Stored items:
************

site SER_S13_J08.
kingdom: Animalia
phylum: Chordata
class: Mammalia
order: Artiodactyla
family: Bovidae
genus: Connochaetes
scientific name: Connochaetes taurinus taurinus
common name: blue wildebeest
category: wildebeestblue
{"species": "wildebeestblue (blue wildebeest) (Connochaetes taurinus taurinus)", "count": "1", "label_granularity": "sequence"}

************

**WHAT IS REQUIRED:**
Your reply should be nothing but the lines from the one containing "class: Mammalia" through the last line above, copied exactly; please include both ends.

**WRITTEN REPLY:**
class: Mammalia
order: Artiodactyla
family: Bovidae
genus: Connochaetes
scientific name: Connochaetes taurinus taurinus
common name: blue wildebeest
category: wildebeestblue
{"species": "wildebeestblue (blue wildebeest) (Connochaetes taurinus taurinus)", "count": "1", "label_granularity": "sequence"}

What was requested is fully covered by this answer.